Я никогда не кричала. В редкие зимы, когда держался мороз, мальчишки поджидали девчонок после школы, валили в свежие сугробы, наметенные за ночь, вспенивали снег на их беззащитных щеках, «мылили», а девчонки визжали, толкались, стягивали варежки и пускали в дело когти, как разъяренные кошки. Когда хохочущие мальчишки разбегались, девчонки вставали, отряхивались – краснощекие, лохматые, со сбитыми шапками – и орали им вслед: «Придурки», орали, срывая голос, но мне казалось, они только делали вид, что злятся. Меня никогда не трогали. Не замечали.
Я не знала, умею ли я кричать. Не пробовала.
А мама умела. Распахнула дверь, и луч налобного фонарика забился по углам в истерике. Мама наорала: свечи жечь нельзя. И запираться тоже – задохнешься еще. Мама послюнявила пальцы и зажала фитиль между указательным и большим. Дым взвился тонким завитком, и мама бросила меня в темноту.

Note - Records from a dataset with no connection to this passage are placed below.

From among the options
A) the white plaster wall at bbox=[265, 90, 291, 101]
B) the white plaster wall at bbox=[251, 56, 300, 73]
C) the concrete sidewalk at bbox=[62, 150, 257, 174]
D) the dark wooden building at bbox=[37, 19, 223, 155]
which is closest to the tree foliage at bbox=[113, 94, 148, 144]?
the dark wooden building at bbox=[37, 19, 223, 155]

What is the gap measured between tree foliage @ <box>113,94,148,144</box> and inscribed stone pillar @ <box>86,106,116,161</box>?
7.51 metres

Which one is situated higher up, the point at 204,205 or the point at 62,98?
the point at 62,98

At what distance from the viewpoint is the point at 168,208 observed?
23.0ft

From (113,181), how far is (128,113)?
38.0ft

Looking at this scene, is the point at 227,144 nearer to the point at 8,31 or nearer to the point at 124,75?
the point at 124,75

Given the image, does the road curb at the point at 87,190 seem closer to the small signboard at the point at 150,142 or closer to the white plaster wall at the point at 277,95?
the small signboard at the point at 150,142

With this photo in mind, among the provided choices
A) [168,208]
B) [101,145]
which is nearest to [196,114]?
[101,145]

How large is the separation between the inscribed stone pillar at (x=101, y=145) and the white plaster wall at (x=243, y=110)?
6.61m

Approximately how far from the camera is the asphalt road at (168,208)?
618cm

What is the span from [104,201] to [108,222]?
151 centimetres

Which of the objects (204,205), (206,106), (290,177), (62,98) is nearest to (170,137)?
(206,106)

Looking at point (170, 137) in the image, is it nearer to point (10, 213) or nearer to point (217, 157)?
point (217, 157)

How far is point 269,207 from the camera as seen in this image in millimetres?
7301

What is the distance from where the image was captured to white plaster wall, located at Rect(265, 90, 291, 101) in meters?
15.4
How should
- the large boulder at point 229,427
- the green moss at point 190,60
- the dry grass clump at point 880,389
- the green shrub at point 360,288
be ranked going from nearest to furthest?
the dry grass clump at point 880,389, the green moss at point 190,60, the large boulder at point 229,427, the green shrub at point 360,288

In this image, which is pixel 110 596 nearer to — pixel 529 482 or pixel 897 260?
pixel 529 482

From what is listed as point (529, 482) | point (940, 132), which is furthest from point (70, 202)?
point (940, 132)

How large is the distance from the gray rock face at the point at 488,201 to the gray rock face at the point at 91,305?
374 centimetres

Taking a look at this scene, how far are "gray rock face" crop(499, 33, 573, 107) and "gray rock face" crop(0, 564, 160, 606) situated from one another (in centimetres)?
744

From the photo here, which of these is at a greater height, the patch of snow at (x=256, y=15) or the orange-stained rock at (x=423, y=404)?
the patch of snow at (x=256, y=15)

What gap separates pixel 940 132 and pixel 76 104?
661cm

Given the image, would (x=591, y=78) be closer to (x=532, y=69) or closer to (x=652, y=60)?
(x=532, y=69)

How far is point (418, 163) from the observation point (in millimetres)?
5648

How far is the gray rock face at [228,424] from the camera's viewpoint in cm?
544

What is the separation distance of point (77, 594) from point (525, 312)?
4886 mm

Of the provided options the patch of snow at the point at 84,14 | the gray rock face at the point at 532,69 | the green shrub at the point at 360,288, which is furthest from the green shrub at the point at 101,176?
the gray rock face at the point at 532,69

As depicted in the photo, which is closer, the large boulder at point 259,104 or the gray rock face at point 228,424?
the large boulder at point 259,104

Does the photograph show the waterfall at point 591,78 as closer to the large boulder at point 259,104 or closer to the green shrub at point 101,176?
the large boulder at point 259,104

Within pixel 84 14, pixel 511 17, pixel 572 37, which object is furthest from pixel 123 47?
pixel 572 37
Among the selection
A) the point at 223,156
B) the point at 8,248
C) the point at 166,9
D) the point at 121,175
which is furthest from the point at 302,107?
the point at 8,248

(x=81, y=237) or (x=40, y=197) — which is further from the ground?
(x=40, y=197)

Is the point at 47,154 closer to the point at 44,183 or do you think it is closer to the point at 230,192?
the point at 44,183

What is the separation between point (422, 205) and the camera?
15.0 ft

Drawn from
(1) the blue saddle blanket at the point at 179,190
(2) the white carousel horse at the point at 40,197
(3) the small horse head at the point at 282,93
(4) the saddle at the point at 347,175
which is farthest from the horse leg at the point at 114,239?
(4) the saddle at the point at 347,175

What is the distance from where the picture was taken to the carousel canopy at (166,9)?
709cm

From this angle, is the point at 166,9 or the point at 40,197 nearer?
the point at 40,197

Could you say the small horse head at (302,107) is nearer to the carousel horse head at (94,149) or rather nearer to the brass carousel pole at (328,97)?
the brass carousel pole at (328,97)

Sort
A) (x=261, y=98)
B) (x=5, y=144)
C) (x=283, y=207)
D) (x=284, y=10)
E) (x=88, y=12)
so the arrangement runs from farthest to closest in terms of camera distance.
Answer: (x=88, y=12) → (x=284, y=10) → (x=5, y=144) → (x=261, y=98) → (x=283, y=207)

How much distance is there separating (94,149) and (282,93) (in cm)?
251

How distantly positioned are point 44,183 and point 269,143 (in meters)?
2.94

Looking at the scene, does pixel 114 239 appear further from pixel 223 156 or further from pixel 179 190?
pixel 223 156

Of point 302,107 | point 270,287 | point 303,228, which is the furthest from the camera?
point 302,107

Легкие сдавливает знойный воздух, такой густой и вязкий, что можно потрогать пальцами. Над головой гудит хор кондиционеров, убаюкивающий, сулящий надежду, капли срываются вниз, стучат по карнизам, будто спасительный дождь. Асфальт плавится. По вмятинам от каблуков можно выследить заплутавших, что рискнули выбраться наружу. Я иду, как ищейка, низко припав к земле, иду на запах – о да, его ни с чем не спутаешь. У запахов не бывает температуры, но этот – холодный, почти ледяной, с привкусом металла. Небо медовое, цвета линялой львиной шкуры. Львица так близко, что я могу посчитать черные крапинки в ее рыжих глазах. Из разинутой пасти на сухую землю капает кровь. Кровь пахнет холодно, металлом. Львица отрывает голову от огромного, величиной с нее, зайца, и на месте, где была голова, – пустота. Мультяшный глаз навыкате подмигивает мне. Свалявшаяся белая синтетическая шерсть окрашена в алый. Я не могу пошевелиться, не могу закричать. Я не умею кричать. Львица смотрит на меня, вернее, куда-то мимо меня, она открывает пасть, но вместо рыка я слышу стук, странный стук, будто кто-то колотит в дверь.
Кто-то колотит в дверь.
Я открыла глаза. Если бы я была героиней фильма, то с крупного плана моего распахивающегося глаза и началось бы кино. Правого. Как в первой серии «Остаться в живых». Только мой глаз был бы уже аккуратно подведен карандашом. Мама не выносила, когда я плакала из-за фильмов: «Чего ревешь, не по-настоящему же, а сама насмотрелась сериала и боялась самолетов, хоть никогда в жизни и не летала. А еще она шутила, что на необитаемом острове меня бы съели первой. Наверное, она имела в виду, что я толстая и бесполезная.
Но я не в кино.
Простыни подо мной были мокрые, хоть выжимай. Майка тоже насквозь. По привычке я потянулась к форточке, чтобы впустить прохладу, но поняла, что окно уже открыто настежь – без толку, все равно нечем дышать. Уснула я поздно – всю ночь отбивалась от комаров, на которых без электричества не действовали зеленые таблетки фумигатора. Устав напрасно молотить по воздуху руками, я с пяток до макушки завернулась в махровое покрывало, сдавила голову подушкой, чтобы не слышать их тонюсенького, действующего на нервы писка, и надеялась, что просто-напросто задохнусь и умру. Но не умерла.
Кто-то снова постучал.
– Кто там?
– Соседи!
Девушка улыбалась так, будто собиралась втюхать мне пылесос. Ведущая магазина на диване, не иначе. На ней была клетчатая рубашка и, кажется, больше ничего. Я не сразу поняла, насколько то, что она говорит, не согласуется с ее магазинно-диванной улыбкой:
– Вы нас топите.
Нет, мама не ушла на работу, как обычно. Не накрасила губы морковной помадой, истертой до основания –
– Ну и пекло же у вас, – громко объявила девушка. – Как в аду.